Der in der BRD herrschende Korporatismus ist eigentlich kein eigenes System, sondern ein Teil des Pluralismus. Der Korporatismus ermöglicht die Beteiligung der Einzelperson an politischen Entscheidungen durch das Einbinden organisierter Interessen. Die in Deutschland anzutreffende Form wird als „liberaler Korporatismus“ bezeichnet, da hier ein Zusammenspiel von großen Verbänden und dem Staat stattfindet. Im Korporatismus wird im Unterschied zum Pluralismus auch mehr der Konsens gesucht. Der Staat beteiligt die Verbände verbindlich und regelmäßig an der Ausführung von Entscheidungen. Sie werden sozusagen an der Politikentwicklung beteiligt. Gleichzeitig versucht er die Kommunikationsstrukturen der Verbände für seine Ziele zu nutzen. Durch diesen Einsatz der Verbände in einer intermediären Stellung vertritt der einzelne Verband nicht mehr nur seine Interessen vor der Regierung, sondern vertritt auch die Interessen der Politik vor seinen Mitgliedern. Hierdurch ist der Staat besonders auf die Verbände angewiesen. Die Kompromissbereitschaft der einen Seite wird oftmals mit Zugeständnissen der anderen belohnt.

4. Bedeutung der Verbände für die BRD

In einem demokratischen System wie dem der Bundesrepublik Deutschland sind Verbände als gebündeltes Sprachrohr des Volkes zu verstehen. Sie vertreten die Meinungen ihrer Mitglieder und versuchen diese durch Beeinflussung und Druck politisch umsetzen zu lassen. Auch wirken sie als beratende Instanz bei der Gesetzgebung mit und ermöglichen der Regierung somit einen praxisnahen Einblick in die von Gesetzen jeweils betroffenen Ressourcen.

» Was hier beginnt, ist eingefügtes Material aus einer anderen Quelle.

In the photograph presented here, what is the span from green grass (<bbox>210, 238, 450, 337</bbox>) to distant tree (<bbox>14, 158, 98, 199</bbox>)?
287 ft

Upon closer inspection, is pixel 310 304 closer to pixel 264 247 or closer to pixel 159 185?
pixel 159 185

Durch den Art. 9 GG wird den Verbänden allerdings keine öffentlich rechtliche Teilhabe an der staatlichen Willensbildung eingeräumt, was die Verbände eklatant von den Parteien unterscheidet.
Es bildet sich eine Symbiose zwischen den Verbänden und dem Staat. Die 1972 in Deutschland eingeführte Lobbyliste ist ein Ausdruck dieser Zusammenarbeit. Sie entstand aufgrund eines Beschlusses des Bundestages, um Verbände zu registrieren. Die Politiker können so schnell an Experten herantreten, die nicht nur über die theoretische Ausbildung verfügen, sondern auch praktische Erfahrung aufweisen. Die dort eingetragenen Verbände zeigen ihr Interesse an der politischen Mitbestimmung. Durch ihren Eintrag erwerben sie auch das Recht vor den Ausschüssen angehört zu werden. Die Liste wird einmal im Jahr im Bundesanzeiger veröffentlicht und kann im Internet jederzeit abgerufen werden. In Deutschland gibt es zur Zeit ca. 2000 Bundes- und 6800 Berufsverbände.

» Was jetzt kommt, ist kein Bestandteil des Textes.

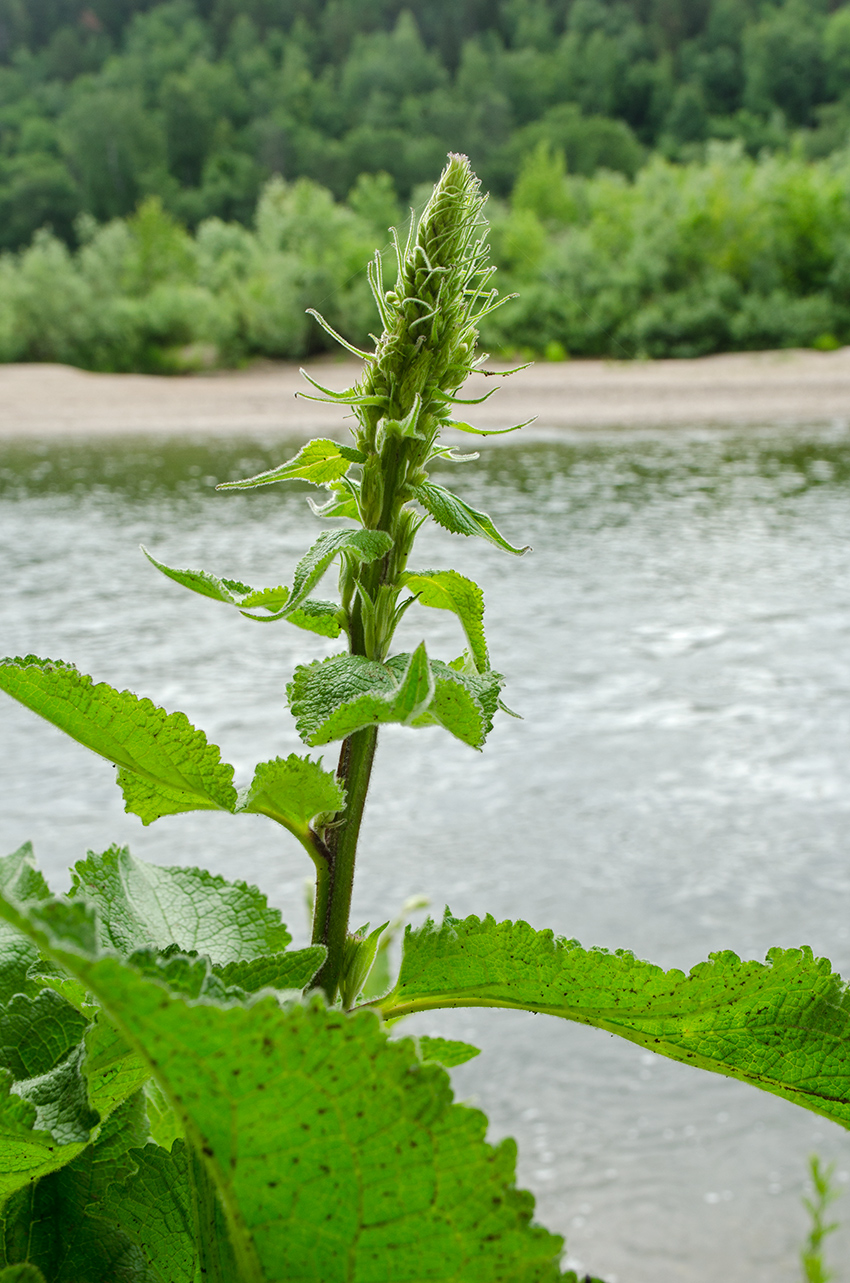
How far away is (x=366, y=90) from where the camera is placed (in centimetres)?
3862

5. Typologie der Verbände (BRD)

Um sich die Typologie der Verbände klar zu machen, empfiehlt es sich 5 Kategorien, wie es Ulrich von Alemann[2] macht, darzustellen. Dies ist notwendig, da es alle erdenklichen Arten von Verbänden gibt. Auch haben manche Verbände gar keine politische Macht, andere dagegen sind politisch sehr aktiv.

1. Verbände im Wirtschaftsbereich

Sie sind die wichtigsten, da sie, aufgrund der engen Beziehung von Wirtschaft und Politik, am meisten Einfluss auf diese nehmen. Sie setzen sich aus Unternehmerverbänden, Selbständigenverbänden, Konsumentenverbänden und Gewerkschaften zusammen. Der größte Dachverband hierbei ist der „Bundesverband der deutschen Industrie“ (BDI).

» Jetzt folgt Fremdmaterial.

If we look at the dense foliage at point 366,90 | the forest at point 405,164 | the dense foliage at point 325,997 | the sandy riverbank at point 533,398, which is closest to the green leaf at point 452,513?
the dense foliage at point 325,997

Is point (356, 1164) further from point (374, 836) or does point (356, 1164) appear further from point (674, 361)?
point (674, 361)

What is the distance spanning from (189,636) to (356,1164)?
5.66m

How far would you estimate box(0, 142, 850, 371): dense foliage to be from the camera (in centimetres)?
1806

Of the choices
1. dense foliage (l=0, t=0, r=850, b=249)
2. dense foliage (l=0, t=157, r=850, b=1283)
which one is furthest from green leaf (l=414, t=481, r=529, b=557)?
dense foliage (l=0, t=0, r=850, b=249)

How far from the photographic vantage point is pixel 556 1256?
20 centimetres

2. Verbände im sozialen Bereich

Sie leisten soziale Arbeit und bieten Hilfe. Hierzu zählen die Wohlfahrtverbände, Behindertenverbände und Kriegsopferverbände. Da sie meist von staatlichen Subventionen abhängig sind, ist ihre politische Beeinflussungskraft eingeschränkt. Jedoch wirken sie auf die Gesetzgebung ein.

3. Freizeit- und Erholungsverbände

Hierzu zählen die Geselligkeitsverbände, Sportvereine und Sportverbände. Sie sind zahlenmäßig am stärksten, jedoch setzen sie sich aus meist kleinen, kommunal tätigen Vereinen zusammen. Somit gilt ihr Interesse zuerst der Kommunalpolitik, welche sie zu ihren Gunsten beeinflussen möchten. Ein weiteres Problem sind die rückläufigen Mitgliederzahlen, die durch die zunehmende „Individualisierungsdynamik“ in unserer Gesellschaft entsteht.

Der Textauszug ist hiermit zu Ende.